I bought a round bale wagon and at the moment only have a 1/2 ton pickup to pull it with. Thinking about looking for a cushion hitch to smooth out the pulling a little bit.

I few truck guys have suggested a brand but it's $510. It won't be getting used real often.

Any recommendations for a decent hitch?


----------



## HayMike (Mar 22, 2011)

Schuck. Good hitches, good service on parts.


----------



## endrow (Dec 15, 2011)

And when you get one get a lock for on the receiver Pin . That may and may not help I was at one of those Ritchie Brothers Auctions somebody cut the lock off the receiver pin stold our cushion hitch.


----------



## swmnhay (Jun 13, 2008)

I was thinking about this one.

http://www.phmfg.com/pdf/bumperbroc.pdf


----------



## paoutdoorsman (Apr 23, 2016)

endrow said:


> And when you get one get a lock for on the receiver Pin . That may and may not help I was at one of those Ritchie Brothers Auctions somebody cut the lock off the receiver pin stold our cushion hitch.

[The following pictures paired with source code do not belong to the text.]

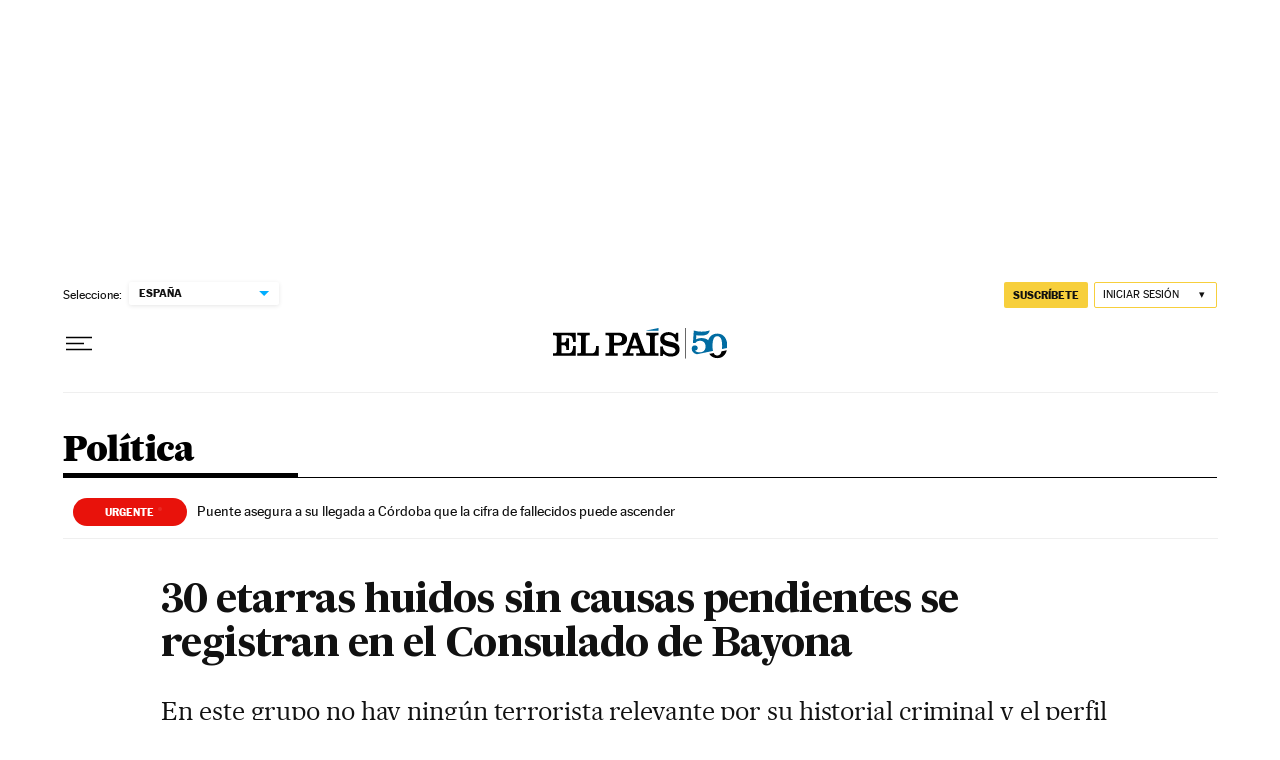

--- FILE ---
content_type: application/javascript; charset=utf-8
request_url: https://fundingchoicesmessages.google.com/f/AGSKWxWPM7rOKXGumiwcryXfo_HzYONmgunDTjAy5j9TF55l_V16AVd-ShSed19VffNqU0IHYogzHfjxqTkOjkZx4_onjxg7AB-Jqv9HlUuC3K8vpzg-76R53IQSekUJ9ihe01KSPyo=?fccs=W251bGwsbnVsbCxudWxsLG51bGwsbnVsbCxudWxsLFsxNzY4ODA5MzY2LDE1MDAwMDAwMF0sbnVsbCxudWxsLG51bGwsW251bGwsWzcsNl0sbnVsbCxudWxsLG51bGwsbnVsbCxudWxsLG51bGwsbnVsbCxudWxsLG51bGwsMV0sImh0dHBzOi8vZWxwYWlzLmNvbS9wb2xpdGljYS8yMDEzLzAzLzAzL2FjdHVhbGlkYWQvMTM2MjMyNzA4Nl81MTYxMTguaHRtbCIsbnVsbCxbWzgsIk05bGt6VWFaRHNnIl0sWzksImVuLVVTIl0sWzE2LCJbMSwxLDFdIl0sWzE5LCIyIl0sWzE3LCJbMF0iXSxbMjQsIiJdLFsyOSwiZmFsc2UiXV1d
body_size: 103
content:
if (typeof __googlefc.fcKernelManager.run === 'function') {"use strict";this.default_ContributorServingResponseClientJs=this.default_ContributorServingResponseClientJs||{};(function(_){var window=this;
try{
var np=function(a){this.A=_.t(a)};_.u(np,_.J);var op=function(a){this.A=_.t(a)};_.u(op,_.J);op.prototype.getWhitelistStatus=function(){return _.F(this,2)};var pp=function(a){this.A=_.t(a)};_.u(pp,_.J);var qp=_.Zc(pp),rp=function(a,b,c){this.B=a;this.j=_.A(b,np,1);this.l=_.A(b,_.Nk,3);this.F=_.A(b,op,4);a=this.B.location.hostname;this.D=_.Dg(this.j,2)&&_.O(this.j,2)!==""?_.O(this.j,2):a;a=new _.Og(_.Ok(this.l));this.C=new _.bh(_.q.document,this.D,a);this.console=null;this.o=new _.jp(this.B,c,a)};
rp.prototype.run=function(){if(_.O(this.j,3)){var a=this.C,b=_.O(this.j,3),c=_.dh(a),d=new _.Ug;b=_.fg(d,1,b);c=_.C(c,1,b);_.hh(a,c)}else _.eh(this.C,"FCNEC");_.lp(this.o,_.A(this.l,_.Ae,1),this.l.getDefaultConsentRevocationText(),this.l.getDefaultConsentRevocationCloseText(),this.l.getDefaultConsentRevocationAttestationText(),this.D);_.mp(this.o,_.F(this.F,1),this.F.getWhitelistStatus());var e;a=(e=this.B.googlefc)==null?void 0:e.__executeManualDeployment;a!==void 0&&typeof a==="function"&&_.Qo(this.o.G,
"manualDeploymentApi")};var sp=function(){};sp.prototype.run=function(a,b,c){var d;return _.v(function(e){d=qp(b);(new rp(a,d,c)).run();return e.return({})})};_.Rk(7,new sp);
}catch(e){_._DumpException(e)}
}).call(this,this.default_ContributorServingResponseClientJs);
// Google Inc.

//# sourceURL=/_/mss/boq-content-ads-contributor/_/js/k=boq-content-ads-contributor.ContributorServingResponseClientJs.en_US.M9lkzUaZDsg.es5.O/d=1/exm=ad_blocking_detection_executable,kernel_loader,loader_js_executable/ed=1/rs=AJlcJMzanTQvnnVdXXtZinnKRQ21NfsPog/m=cookie_refresh_executable
__googlefc.fcKernelManager.run('\x5b\x5b\x5b7,\x22\x5b\x5bnull,\\\x22elpais.com\\\x22,\\\x22AKsRol_iFCGGtdqGu3xoh8wh4mg_X6ZtQ0kDnmoJVnYOxkuzi9iXj-LLt6FYS6QW23hPLxbVH0Z3CV6ZqZsOBTifmCHPwLctghgufD4QxALhA61yJEtkN5KZNz0G-pgSfBJW20oIZUq-M1gcUHYwSe1GG_6nn8TXDQ\\\\u003d\\\\u003d\\\x22\x5d,null,\x5b\x5bnull,null,null,\\\x22https:\/\/fundingchoicesmessages.google.com\/f\/AGSKWxXKgxxSrzw8ZgavyNFBTAfmk8XAWzBK44LGP8mj5MRIhpl83XmRjWZY7Ytsjcb2hswHcS-PQdYlBzbmvi4xBxo313JZwVnP5N_LggUBuuScIhZl0j4buN_EABgpXtsFbB2Kbiw\\\\u003d\\\x22\x5d,null,null,\x5bnull,null,null,\\\x22https:\/\/fundingchoicesmessages.google.com\/el\/AGSKWxWOcSYeUQl5oZ5QOEGHw_9ec87-8Cu7avW-OKn6QcEpF84e66TLlc6ItDQfBQPQ4xOTaTjL1eHlDiFOSYQIko0Bduya1D9MHWXtNz2rzph8XralgNXowvHPSdMMqRP8415bfRo\\\\u003d\\\x22\x5d,null,\x5bnull,\x5b7,6\x5d,null,null,null,null,null,null,null,null,null,1\x5d\x5d,\x5b3,1\x5d\x5d\x22\x5d\x5d,\x5bnull,null,null,\x22https:\/\/fundingchoicesmessages.google.com\/f\/AGSKWxU2h4LD9-KBqZZAae7eM3CLGsiqBv-Gk9U3p4CQgDefvlInR9u_5Te8_y6oD72cQg0-JYMdk-B0uvdMZyWjcg6zGfiZoZWUV56m1PPNdp3TKz23geb7reS-kO0D6EawrbvIWJk\\u003d\x22\x5d\x5d');}

--- FILE ---
content_type: application/javascript; charset=utf-8
request_url: https://fundingchoicesmessages.google.com/f/AGSKWxXceO-SK2fnNhISqmJCL0lWFLzaPDA1jFWXXYF0PgPmgiEjTVwcI7T35P6pxcXqYgB6wTG3fD00GPfMODrXA5x1t9f5D2-R7publ8tkscwf3zmGjjrAT2VkPYFchTt6XO4M_YX4CXhliU_7VJgp4gw0tbpg0kWyHgxgw2jqf5v9q7X7l7wJ7I6BJQGc/_/adsco./footertextads./ad_234x60_/ad/login-?idaffiliation=
body_size: -1289
content:
window['86ca988f-19d0-4cc7-8996-174d3bdd9571'] = true;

Wow. Gotta wonder how that worked. Not a lot of room by the pin box for a sawzall blade to run. And who's carrying one of those around with them at the auction anyway.


----------



## somedevildawg (Jun 20, 2011)

paoutdoorsman said:


> Wow. Gotta wonder how that worked. Not a lot of room by the pin box for a sawzall blade to run. And who's carrying one of those around with them at the auction anyway.


Thieves....don't forget they make those handy/dandy 18v lithium portabands nowadays


----------



## somedevildawg (Jun 20, 2011)

I'll check on the name on mine.....looks like a standard hitch but has rubber in the pin hole to cushion....think it was about $80


----------



## Hokelund Farm (Feb 4, 2014)

Thanks for the feeback.

https://genyhitch.com/shop/16k-adjustable-torsion-drop-hitch/

This is the one suggested to me. But again, $500+


----------



## swmnhay (Jun 13, 2008)

The standard reciever on a pickup is rated for squat compared to what a guy tends to pull with them.I used to have a Hawes. Hitch that was bolted to bumper and frame but I think they went out of business.Had springs and a swinging drawbar and reasonably priced.ive seen a few listed on sale bills and should of bought them but I didn't go to the auctions.


----------